I feel like He used these years abroad to refine me. Unquestionably, I have matured in my faith from when we first moved to South America seven years ago and am so appreciative of the in-the-moment very difficult times we’ve gone through as a couple overseas. The Lord has given us new eyes for how we are called to live in the States and I hope and pray that our family and friends can see it, too. I’m really excited getting this all typed out. I already have new energy knowing that people in my life will read these words. I hope it makes sense!

This was good for me to write, but it’s hard to know if it will be good for those reading. If you are one welcoming an overseas worker back home, did this help you understand a snippet more of this crazy lifestyle? If you’ve had overseas experience, do you jive with my own feelings and emotions? Please share with me – it will make my day (actually probably my week).

Blessings and thanks for reading this today.

More resources for the missionary or overseas worker:

Disclaimer: Any time I link to another website, I am not declaring my support of everything that writer has ever shared or the way he or she lives. I just simply link to it to help support my own topics and give credit where credit is due.

Hebrews 13:14
For this world is not our permanent home;
we are looking forward to a home yet to come. (NLT)

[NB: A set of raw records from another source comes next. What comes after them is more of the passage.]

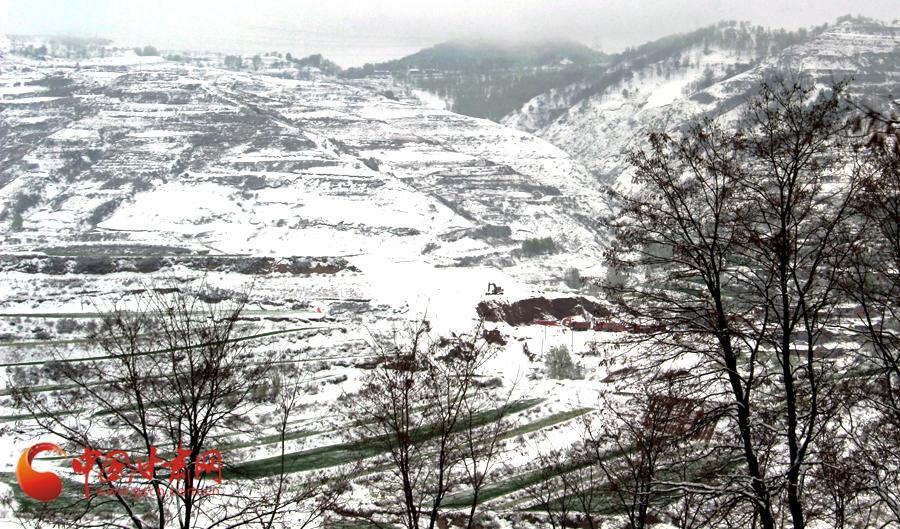 马小龙 张家川/25日上午9时左右,张家川山区雪景。通讯员马小龙摄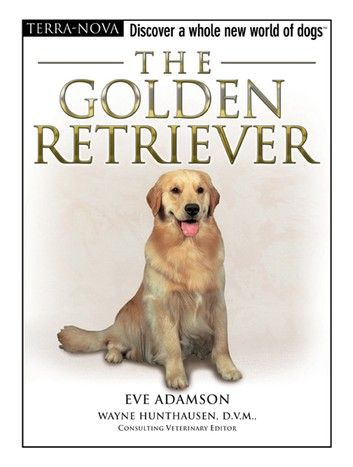 The Golden Retriever In 2020 Dog Books Dogs Golden Retriever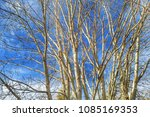 the branches of trees with... | Shutterstock . vector #1085169353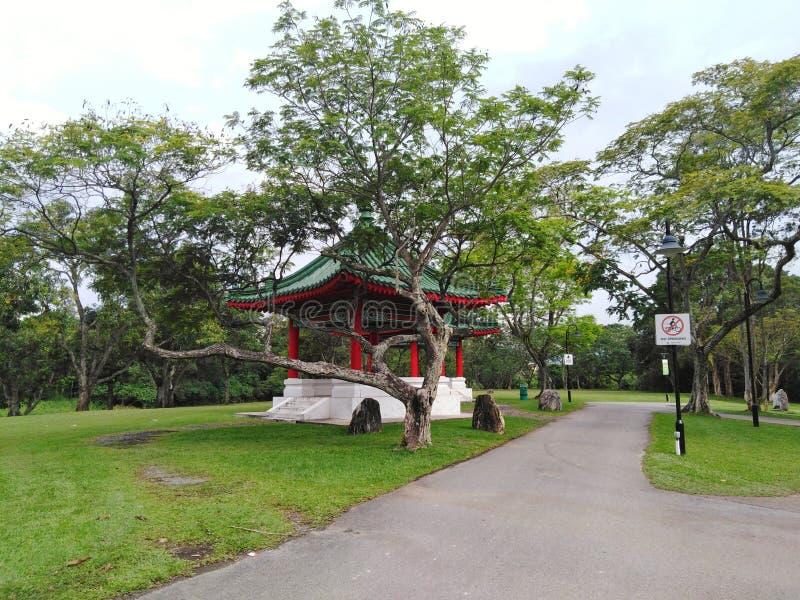 Paviljonger och bana i den kinesiska trädgården singapore royaltyfria bilder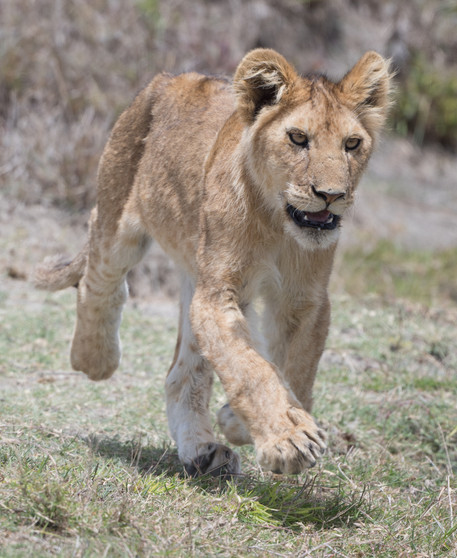 Lion cub racing to a kill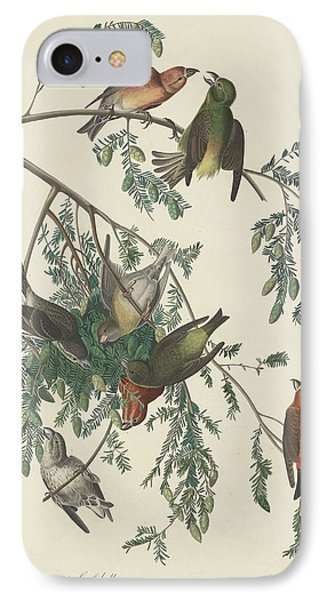 American Crossbill IPhone 7 Case by Rob Dreyer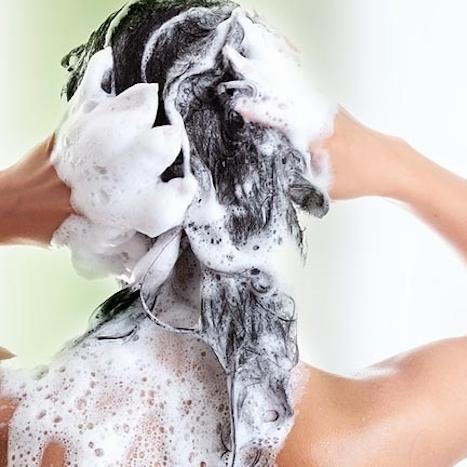 Šamponi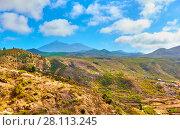 Купить «Tenerife - Canary Islands», фото № 28113245, снято 7 декабря 2017 г. (c) Роман Сигаев / Фотобанк Лори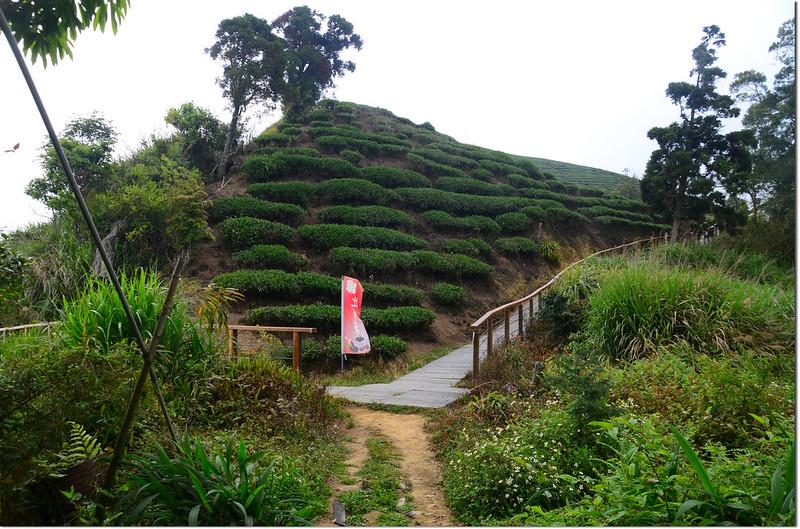 紅楠坑山(龜山、茅子埔山)茶園岔路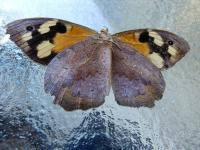 Common Brown Heteronympha merope ventral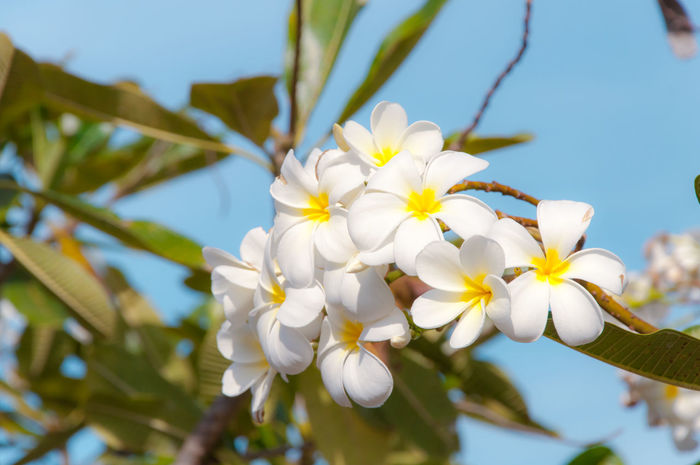 White Plumeria Beauty In Nature Blooming Blossom Branch Clear Sky Close-up Day Flower Flower Head Focus On Foreground Fragility Freshness Growth Nature No People Outdoors Petal Plant Plumeria Plumeria Blossoms Plumeria Flowers Springtime Tree White Color EyeEm Selects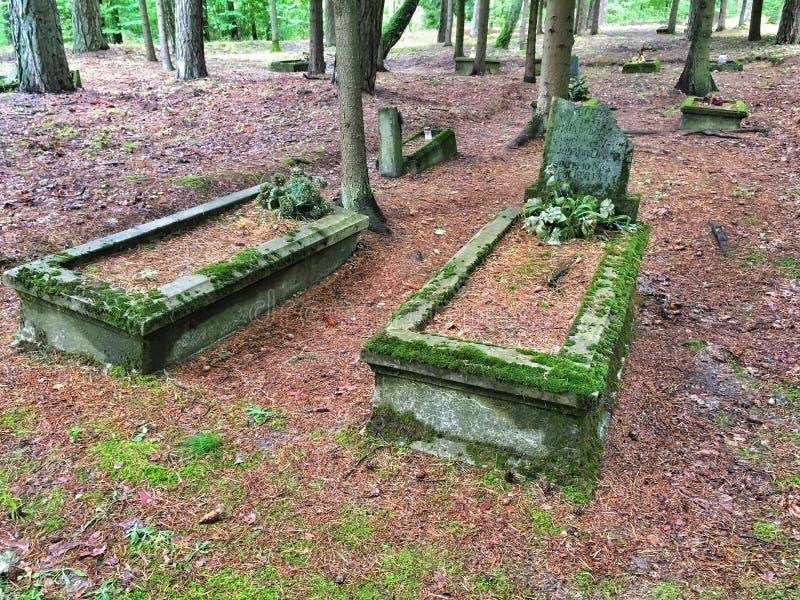 Cemitério abandonado no Polônia imagem de stock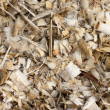 Sawdust wood into pile — Stock Photo #26141757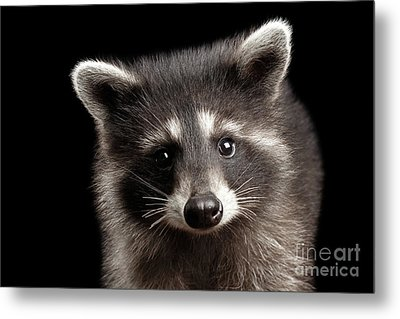 Closeup Portrait Cute Baby Raccoon Isolated On Black Background Metal Print
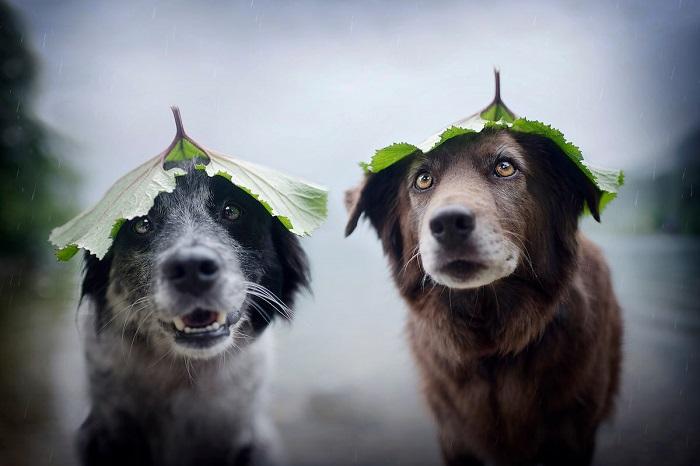 Выразительные портреты собак от фотографа Энн Гейер.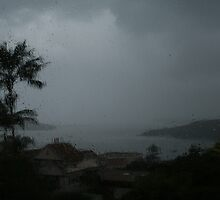 Fairlight Bay and Harbour in the rain.  by Ozcloggie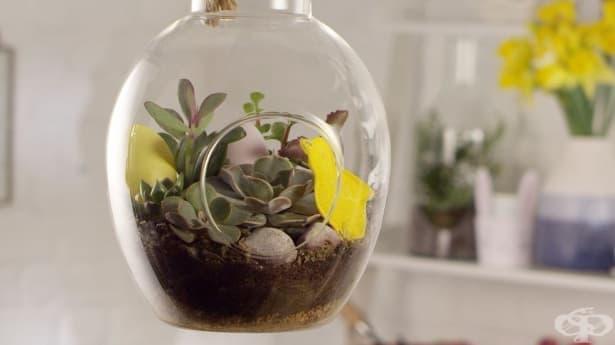 Висящ великденски терариум – миниатюрният зелен рай във вашия дом - изображение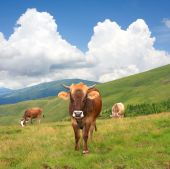 funny cows on green mountain pasture on nice day poster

2 thoughts on “Transitioning Back to the USA (For the Rest of My Life)

  1. Hi, Sydney, thanks for sharing your thoughts and the challenges of transitioning back to your passport country (and thanks for the link to my post!). I think you are right – it’s not as easy to “re-invent” yourself when you’re going to a place where everyone already knows you, even if you’re not the same person you were before. I hope you find friends and family who can listen, support you, and walk with you as you find a new rhythm of life in the States.